Page 75 of Playing for Keeps

“She used to hate the phone. Now she’s always on it,” Kerrie says while standing behind me while I work at the diner and Val rides around with Duke. “Who is she texting at all hours?”

“She’s made friends with Roxie and a few girls she met through the homestead. None of them are obsessed with dating.”

Kerrie glances at my grandma at the front counter before lowering her voice and asking, “Is your sister gay?”

“I don’t think so,” I whisper back and then flip the burger patties. “Why wouldn’t she tell us? It’s not like we’d hassle her.”

“No, I guess not, but she’s nineteen. How can shenotbe interested in guys?”

“She’s been saying for years how she wants to buy a house and fill it with pets. At no point has she ever shown interest in guys, girls, or babies. I think we should embrace her quirkiness.”

Kerrie nods, haphazardly cuts a head of lettuce, nearly slices her finger, and puts the knife down.

“What’s wrong with Duke?” Kerrie asks as she twirls her long hair. “Is it his medical issue?”

“He doesn’t have a medical issue.”

“He was in the hospital.”

“It was a false alarm. He’s perfectly fine.”

“No, he’s cranky like he’d get when Dallas pissed him off. Is he upset that his brother isn’t coming up for the wedding?”

“No, I called Dallas and asked him not to come. When he got offended, I insisted he knew what he did to upset me. Then, I hung up.”

“What did he do?”

“Nothing, but I want him to feel guilty. That way, he won’t try to make a scene by coming here.”

“Does Val not want Dallas around?”

“Val has never met Dallas, so he can’t possibly know how much he won’t like him.”

“Well, Val seems very agreeable.”

Smiling at the thought of Val goofing around with Moo this morning, I sigh. “He is.”
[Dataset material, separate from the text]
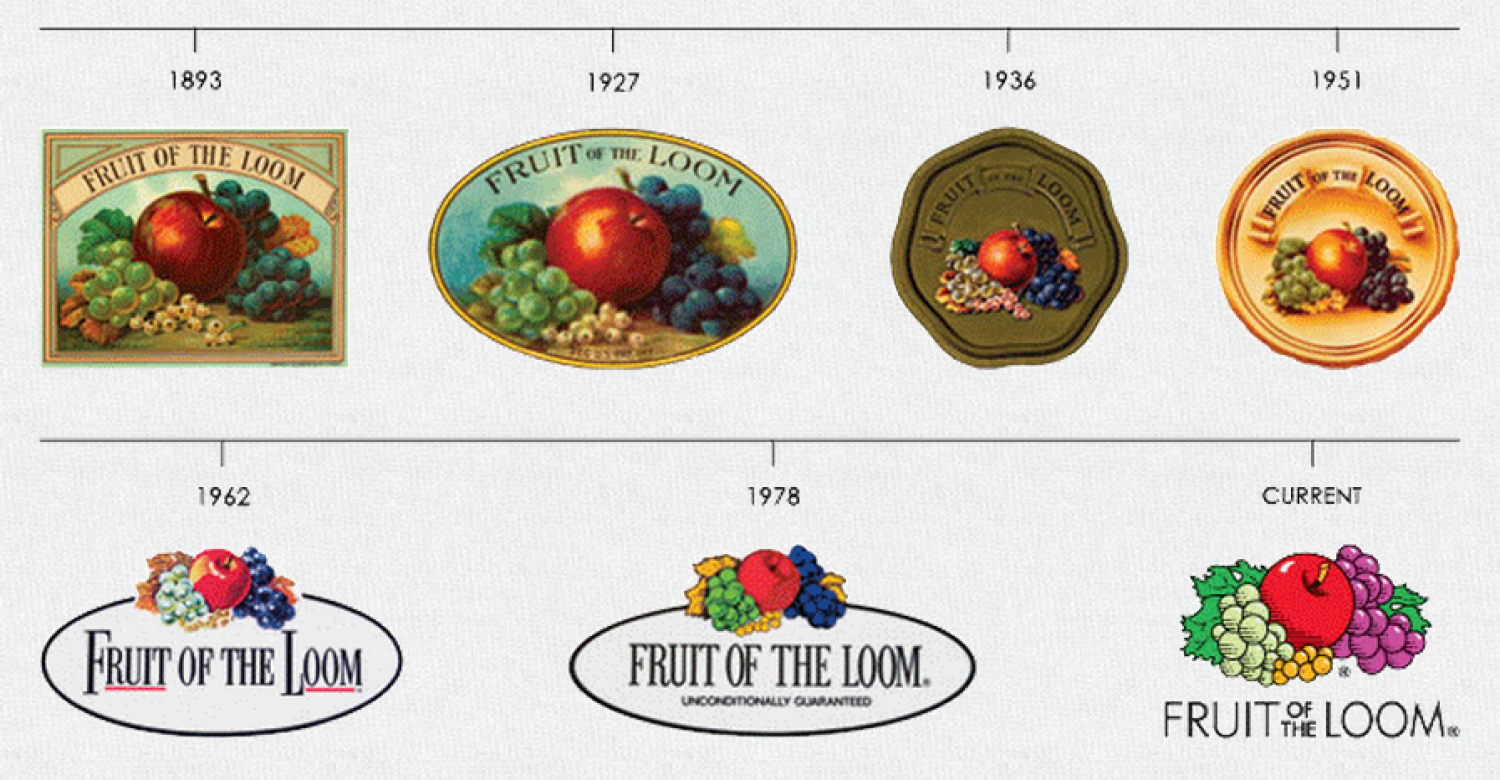 fruit of the loom logo history. Black Bedroom Furniture Sets. Home Design Ideas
“Duke used to be agreeable,” Kerrie says and sways to the music playing in the diner. “He’s gotten grumpy. I think single life isn’t working for him.”

“He’s just focused on the wedding and the clubs aligning.”
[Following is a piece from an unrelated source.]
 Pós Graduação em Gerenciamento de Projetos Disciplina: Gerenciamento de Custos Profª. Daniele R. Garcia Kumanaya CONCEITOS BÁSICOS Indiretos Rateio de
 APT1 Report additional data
“And his stripper girlfriend,” Kerrie says and twirls her hair again while shaking her head. “I’ve heard of this before.”

“What?” I ask, humoring her while I set two plates on the order ledge to go out.

“My friend Patsy divorced her husband after he went insane from a midlife crisis. He ended up marrying an eighteen-year-old high school senior and buying his child bride new boobs.”

“Well, Duke’s stripper friend is older than me.”

“Gold diggers aren’t all teenagers, Lola.”

“What do you care?”

Kerrie shrugs. “I don’t want him bringing home a trampy woman with troublemaking ideas about raising my girls.”

I snicker at the idea of anyone raising Clover and me at this point. Kerrie is full of shit, too. She knows Duke would never marry a dingbat just because he turned forty.

But she’s restless over being away from home without Merv. No one is around to entertain her, and she was never all that good at entertaining herself.